WRITTEN REQUEST: Convert the material below, from the line with "How far from large" up to and including the line with "pixel 561 340 < pixel 15 152 < pixel 575 87", into a Markdown table with the columns "No." and "Text". Number each line in order and leave out blank lines.
=== DATA LISTING ===
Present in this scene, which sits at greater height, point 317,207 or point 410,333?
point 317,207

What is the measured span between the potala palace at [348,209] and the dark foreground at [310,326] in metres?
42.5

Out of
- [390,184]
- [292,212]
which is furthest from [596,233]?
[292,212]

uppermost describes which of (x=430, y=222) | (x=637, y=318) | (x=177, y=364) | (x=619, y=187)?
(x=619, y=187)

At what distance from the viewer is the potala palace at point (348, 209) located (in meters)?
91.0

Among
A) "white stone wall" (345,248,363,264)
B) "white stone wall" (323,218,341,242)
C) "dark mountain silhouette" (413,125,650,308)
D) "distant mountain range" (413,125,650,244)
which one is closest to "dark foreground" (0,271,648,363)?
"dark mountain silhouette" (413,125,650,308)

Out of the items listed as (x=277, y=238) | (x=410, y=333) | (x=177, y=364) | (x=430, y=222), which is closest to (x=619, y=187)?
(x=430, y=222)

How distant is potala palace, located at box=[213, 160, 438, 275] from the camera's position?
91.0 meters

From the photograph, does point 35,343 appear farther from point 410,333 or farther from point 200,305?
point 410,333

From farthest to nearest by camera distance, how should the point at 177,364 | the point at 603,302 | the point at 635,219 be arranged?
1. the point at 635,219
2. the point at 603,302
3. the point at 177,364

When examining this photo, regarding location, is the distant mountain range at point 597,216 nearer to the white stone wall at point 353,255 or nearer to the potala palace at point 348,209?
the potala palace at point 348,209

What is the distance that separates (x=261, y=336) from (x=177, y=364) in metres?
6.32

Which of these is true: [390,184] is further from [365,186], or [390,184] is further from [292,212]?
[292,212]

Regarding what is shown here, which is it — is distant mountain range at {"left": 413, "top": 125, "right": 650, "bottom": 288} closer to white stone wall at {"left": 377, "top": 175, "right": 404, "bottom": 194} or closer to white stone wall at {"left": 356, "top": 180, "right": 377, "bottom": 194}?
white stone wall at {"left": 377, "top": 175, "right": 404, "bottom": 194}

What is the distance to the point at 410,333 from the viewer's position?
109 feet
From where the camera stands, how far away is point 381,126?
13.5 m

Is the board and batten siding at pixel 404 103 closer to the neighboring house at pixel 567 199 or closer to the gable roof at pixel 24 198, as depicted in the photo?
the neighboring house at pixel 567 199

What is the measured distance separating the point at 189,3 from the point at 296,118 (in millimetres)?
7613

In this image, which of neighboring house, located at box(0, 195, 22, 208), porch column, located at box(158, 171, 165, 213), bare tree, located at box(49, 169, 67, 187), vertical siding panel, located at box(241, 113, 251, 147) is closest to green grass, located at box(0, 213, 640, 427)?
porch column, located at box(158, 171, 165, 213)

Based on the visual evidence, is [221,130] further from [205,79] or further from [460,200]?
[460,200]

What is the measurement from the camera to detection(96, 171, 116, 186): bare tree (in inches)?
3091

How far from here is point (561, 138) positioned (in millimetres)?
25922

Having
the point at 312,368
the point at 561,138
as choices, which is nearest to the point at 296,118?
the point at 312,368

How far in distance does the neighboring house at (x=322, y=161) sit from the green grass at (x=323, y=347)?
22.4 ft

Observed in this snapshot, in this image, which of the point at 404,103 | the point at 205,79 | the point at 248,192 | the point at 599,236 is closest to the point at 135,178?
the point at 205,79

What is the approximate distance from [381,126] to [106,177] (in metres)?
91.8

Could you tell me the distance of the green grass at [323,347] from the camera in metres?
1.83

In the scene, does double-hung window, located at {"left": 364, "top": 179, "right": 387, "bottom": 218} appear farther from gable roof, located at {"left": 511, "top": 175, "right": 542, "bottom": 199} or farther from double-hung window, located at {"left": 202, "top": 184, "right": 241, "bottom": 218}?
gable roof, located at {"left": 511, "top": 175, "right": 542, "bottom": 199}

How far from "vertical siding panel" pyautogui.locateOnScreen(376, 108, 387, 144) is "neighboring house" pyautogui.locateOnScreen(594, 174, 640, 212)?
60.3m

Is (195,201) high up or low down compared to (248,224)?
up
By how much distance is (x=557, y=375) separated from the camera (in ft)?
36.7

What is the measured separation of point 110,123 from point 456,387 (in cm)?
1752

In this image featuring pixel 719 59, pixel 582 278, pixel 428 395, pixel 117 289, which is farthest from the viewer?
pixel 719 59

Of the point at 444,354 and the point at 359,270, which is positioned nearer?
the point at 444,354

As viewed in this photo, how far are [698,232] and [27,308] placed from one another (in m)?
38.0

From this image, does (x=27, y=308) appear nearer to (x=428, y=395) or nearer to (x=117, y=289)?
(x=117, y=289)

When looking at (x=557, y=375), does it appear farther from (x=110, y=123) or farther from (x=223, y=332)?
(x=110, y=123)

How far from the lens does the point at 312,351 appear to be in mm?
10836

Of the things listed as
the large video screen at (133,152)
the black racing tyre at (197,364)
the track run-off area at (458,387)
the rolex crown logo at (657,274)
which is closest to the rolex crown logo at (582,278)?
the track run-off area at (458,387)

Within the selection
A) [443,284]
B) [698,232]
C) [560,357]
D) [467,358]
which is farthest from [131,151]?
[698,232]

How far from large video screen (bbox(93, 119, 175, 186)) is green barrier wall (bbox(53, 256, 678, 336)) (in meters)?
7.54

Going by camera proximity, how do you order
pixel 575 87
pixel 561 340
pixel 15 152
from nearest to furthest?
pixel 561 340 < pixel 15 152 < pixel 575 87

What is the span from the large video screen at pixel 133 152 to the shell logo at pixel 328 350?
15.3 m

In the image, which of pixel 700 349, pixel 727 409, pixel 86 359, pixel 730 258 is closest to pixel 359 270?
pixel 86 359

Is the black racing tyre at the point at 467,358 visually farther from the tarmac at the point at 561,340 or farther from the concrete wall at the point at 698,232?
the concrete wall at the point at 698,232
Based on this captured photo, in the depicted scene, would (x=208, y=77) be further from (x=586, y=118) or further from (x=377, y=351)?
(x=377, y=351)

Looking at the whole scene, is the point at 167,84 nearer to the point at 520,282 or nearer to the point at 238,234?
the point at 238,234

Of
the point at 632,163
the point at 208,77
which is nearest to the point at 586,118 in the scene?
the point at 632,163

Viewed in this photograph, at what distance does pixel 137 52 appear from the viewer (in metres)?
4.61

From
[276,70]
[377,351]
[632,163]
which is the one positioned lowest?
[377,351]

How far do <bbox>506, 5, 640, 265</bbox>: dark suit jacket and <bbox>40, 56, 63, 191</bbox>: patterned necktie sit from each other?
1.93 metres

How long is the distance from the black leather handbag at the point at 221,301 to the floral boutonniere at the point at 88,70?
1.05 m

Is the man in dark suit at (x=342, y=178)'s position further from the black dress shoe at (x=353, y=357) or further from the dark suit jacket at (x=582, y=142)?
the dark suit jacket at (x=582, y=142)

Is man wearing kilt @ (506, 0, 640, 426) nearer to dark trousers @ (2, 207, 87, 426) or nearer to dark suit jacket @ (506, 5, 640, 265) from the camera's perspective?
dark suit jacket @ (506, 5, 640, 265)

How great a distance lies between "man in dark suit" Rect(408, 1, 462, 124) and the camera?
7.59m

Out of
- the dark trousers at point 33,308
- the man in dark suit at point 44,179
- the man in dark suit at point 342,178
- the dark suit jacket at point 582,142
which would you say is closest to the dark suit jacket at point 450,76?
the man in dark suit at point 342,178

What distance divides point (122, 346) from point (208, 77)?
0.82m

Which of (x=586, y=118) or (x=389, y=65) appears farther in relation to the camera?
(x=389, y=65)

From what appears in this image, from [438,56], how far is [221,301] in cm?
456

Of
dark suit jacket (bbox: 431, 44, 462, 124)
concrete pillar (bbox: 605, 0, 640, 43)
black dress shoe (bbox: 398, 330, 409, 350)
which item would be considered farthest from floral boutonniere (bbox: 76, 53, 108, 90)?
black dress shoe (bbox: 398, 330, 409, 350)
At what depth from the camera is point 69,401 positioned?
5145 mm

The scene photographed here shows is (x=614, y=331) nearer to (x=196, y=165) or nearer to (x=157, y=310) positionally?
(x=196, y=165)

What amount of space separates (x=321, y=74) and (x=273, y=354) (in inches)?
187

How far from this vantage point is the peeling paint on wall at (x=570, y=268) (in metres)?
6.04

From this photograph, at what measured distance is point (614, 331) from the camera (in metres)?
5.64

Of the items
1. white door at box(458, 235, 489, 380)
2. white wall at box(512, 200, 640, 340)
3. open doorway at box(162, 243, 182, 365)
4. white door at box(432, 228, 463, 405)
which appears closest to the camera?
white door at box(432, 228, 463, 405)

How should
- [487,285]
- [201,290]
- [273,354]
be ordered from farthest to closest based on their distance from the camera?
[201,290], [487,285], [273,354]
===
TASK OUTPUT:
| No. | Text |
|---|---|
| 1 | How far from large video screen (bbox(93, 119, 175, 186)) is green barrier wall (bbox(53, 256, 678, 336)) (in meters)? |
| 2 | 7.54 |
| 3 | Going by camera proximity, how do you order |
| 4 | pixel 575 87 |
| 5 | pixel 561 340 |
| 6 | pixel 15 152 |
| 7 | from nearest to furthest? |
| 8 | pixel 561 340 < pixel 15 152 < pixel 575 87 |